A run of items
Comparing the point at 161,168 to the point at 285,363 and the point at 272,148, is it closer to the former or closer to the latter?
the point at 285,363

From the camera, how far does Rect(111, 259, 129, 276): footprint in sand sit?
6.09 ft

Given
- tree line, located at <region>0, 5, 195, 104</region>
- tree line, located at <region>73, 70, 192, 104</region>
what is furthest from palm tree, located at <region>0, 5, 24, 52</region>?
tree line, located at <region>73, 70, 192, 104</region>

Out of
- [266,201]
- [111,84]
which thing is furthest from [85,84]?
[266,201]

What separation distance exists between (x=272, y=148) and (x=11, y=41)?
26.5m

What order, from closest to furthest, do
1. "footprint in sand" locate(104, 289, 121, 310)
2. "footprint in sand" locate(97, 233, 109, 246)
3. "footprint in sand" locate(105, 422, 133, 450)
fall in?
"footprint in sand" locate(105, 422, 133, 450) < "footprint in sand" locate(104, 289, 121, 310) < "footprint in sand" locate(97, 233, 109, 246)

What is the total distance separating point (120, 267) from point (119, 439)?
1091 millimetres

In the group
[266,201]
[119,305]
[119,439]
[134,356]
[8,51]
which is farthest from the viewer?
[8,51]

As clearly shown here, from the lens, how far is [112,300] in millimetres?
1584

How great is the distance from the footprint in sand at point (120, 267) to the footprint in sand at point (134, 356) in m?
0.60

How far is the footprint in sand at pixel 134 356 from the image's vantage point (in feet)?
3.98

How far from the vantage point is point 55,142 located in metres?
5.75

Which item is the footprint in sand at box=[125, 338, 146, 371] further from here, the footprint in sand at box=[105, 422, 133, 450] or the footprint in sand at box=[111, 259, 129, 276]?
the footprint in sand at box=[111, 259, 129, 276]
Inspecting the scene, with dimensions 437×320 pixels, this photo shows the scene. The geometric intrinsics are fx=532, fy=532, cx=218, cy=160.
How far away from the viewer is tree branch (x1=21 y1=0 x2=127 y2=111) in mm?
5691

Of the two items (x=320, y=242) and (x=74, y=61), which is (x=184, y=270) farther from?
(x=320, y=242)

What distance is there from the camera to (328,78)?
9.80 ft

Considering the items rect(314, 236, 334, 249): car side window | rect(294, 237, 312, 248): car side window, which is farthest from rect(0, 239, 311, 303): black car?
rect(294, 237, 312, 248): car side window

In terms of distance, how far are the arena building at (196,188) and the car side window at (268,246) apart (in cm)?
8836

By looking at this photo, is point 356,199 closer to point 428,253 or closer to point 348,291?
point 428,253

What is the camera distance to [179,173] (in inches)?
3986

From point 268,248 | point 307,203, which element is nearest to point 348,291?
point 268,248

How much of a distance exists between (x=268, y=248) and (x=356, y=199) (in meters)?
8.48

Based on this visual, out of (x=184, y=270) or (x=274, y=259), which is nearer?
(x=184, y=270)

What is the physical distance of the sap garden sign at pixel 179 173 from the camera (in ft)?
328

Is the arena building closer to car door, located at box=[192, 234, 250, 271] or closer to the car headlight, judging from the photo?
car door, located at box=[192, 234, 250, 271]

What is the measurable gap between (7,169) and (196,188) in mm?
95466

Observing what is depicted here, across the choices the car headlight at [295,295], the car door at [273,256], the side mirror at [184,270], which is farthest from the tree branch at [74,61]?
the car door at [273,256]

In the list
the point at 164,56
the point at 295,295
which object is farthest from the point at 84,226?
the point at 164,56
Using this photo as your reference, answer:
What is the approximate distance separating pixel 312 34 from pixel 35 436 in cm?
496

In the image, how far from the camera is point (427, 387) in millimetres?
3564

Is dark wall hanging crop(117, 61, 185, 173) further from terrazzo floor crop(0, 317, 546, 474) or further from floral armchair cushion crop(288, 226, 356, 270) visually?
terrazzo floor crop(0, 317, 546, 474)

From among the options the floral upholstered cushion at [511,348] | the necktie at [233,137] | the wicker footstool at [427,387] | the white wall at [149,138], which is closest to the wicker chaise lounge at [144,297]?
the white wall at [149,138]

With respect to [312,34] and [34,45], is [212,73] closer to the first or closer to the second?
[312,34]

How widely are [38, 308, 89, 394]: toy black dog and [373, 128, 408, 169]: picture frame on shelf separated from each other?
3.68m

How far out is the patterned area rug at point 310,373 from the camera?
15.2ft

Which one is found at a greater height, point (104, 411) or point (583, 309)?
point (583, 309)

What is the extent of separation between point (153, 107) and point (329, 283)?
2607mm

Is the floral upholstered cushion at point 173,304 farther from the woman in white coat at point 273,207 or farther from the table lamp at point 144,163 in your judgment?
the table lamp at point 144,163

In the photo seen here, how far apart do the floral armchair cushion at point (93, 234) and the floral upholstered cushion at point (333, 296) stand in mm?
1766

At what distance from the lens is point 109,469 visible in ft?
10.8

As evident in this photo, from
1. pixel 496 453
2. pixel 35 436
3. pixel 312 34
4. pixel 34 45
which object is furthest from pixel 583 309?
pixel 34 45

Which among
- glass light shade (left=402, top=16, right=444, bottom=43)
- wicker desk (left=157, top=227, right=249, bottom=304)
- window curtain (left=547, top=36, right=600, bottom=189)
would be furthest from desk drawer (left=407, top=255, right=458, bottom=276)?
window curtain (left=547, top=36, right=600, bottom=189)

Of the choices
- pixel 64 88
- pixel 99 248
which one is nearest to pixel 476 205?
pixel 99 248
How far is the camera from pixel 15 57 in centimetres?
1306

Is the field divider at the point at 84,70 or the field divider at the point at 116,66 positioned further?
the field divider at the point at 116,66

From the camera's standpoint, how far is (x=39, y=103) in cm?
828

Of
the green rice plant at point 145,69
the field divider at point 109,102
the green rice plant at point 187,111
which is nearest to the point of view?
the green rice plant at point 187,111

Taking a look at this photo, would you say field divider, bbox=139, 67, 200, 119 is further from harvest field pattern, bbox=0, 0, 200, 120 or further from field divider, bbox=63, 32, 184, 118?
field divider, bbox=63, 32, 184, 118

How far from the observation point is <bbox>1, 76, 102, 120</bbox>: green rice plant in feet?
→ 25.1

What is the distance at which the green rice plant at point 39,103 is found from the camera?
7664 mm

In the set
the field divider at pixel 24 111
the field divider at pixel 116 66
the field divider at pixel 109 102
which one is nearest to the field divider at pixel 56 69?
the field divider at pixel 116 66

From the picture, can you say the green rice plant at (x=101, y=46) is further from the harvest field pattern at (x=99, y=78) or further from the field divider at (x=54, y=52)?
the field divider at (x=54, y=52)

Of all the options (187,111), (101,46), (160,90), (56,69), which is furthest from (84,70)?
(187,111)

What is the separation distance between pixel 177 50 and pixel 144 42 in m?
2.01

■ **Aim**:
Copy the lines starting at the one that has "What is the separation" and continuing through the end of the items.

■ **Full answer**:
What is the separation distance between pixel 177 50 and pixel 144 42 in m?
2.01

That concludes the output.